Em cartaz no Museu dos Correios até 16 de setembro, a exposição traz obras de uma nova fase na qual as cores estão vivas e intensas e as associações com a esculturas brancas causam estranhamento. “As esculturas são meio fantasmas”, brinca o artista. “A tela é a ilusão. O que quero é inserir as pinturas no mundo e é como se as esculturas saltassem da tela.” Quando a pintura invade o espaço tridimensional, as narrativas propostas por Elias começam a tomar uma forma mais concreta.
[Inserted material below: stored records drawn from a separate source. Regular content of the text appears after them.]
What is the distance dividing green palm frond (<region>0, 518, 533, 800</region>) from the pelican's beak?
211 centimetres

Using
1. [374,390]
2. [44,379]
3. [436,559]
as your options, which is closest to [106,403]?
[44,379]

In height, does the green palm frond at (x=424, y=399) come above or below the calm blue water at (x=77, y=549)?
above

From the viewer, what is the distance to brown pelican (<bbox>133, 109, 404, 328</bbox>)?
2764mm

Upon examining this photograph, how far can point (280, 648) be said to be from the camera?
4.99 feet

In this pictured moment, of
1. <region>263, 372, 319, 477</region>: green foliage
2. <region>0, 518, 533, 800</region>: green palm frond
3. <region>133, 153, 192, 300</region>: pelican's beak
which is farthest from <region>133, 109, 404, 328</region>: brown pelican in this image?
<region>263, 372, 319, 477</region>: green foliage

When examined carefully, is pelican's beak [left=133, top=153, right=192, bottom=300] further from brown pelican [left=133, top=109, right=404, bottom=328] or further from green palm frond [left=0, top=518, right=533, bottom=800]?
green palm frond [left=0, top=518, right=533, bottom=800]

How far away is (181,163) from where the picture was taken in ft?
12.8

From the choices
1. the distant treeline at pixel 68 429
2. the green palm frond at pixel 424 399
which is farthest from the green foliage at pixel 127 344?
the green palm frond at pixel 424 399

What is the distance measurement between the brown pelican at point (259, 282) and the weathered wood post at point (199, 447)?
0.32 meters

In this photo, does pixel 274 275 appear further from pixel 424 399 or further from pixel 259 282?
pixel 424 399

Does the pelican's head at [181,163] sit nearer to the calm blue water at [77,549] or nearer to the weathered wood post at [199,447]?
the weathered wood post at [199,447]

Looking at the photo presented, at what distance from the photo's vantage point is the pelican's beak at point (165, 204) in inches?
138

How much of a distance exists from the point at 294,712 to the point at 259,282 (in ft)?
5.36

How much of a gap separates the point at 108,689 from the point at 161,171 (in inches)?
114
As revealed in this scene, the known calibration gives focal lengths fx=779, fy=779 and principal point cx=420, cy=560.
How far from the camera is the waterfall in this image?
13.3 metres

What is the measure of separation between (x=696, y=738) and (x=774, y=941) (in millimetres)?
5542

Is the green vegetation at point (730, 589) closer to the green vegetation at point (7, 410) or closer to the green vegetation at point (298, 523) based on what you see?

Confeccionadas com o mesmo gesso utilizado nas próteses dentárias — o artista é dentista e pintor autodidata —, as esculturas são reproduções de criaturas que brotam na mente de Elias. Há coelhinhos, tótens, anêmonas, mãos, pernas, peixes e até coxinhas. E muita alusão ao universo da odontologia, como as raízes de dentes, presentes aqui e ali. Alguns toys industrializados também fazem parte das instalações.
São 10 nichos no total. Cada um reúne pinturas, esculturas e toys interligados por histórias nem sempre muito explícitas. “Esses nichos têm a ver com uma espécie de teatro, porque são montagens”, explica o artista. “E lá está qualquer coisa que me toca. Não faço as figuras, mas crio alguma coisa a partir delas. Não sigo escola ou tendências, faço o que quero e coloco o meu percurso de vida, então tem muita influência da ciência.” Elias também é professor do curso de odontologia da Universidade de Brasília (UnB) e a profissão sempre conviveu com a atividade da pintura, que o artista mantém há mais de três décadas.
Retomada
A pintura, aliás, estava de lado na rotina do artista desde os anos 1980. Nas décadas de 1990 e início do século 21, ele mergulhou na confecção de instalações. Agora, aos 65 anos, está de volta à tela e pincel. “Acho que é uma questão do momento de minha vida. Quando era jovem, era muito impetuoso. Hoje, estou numa fase de transição, estou aposentando e vou me dedicar apenas à arte”, avisa.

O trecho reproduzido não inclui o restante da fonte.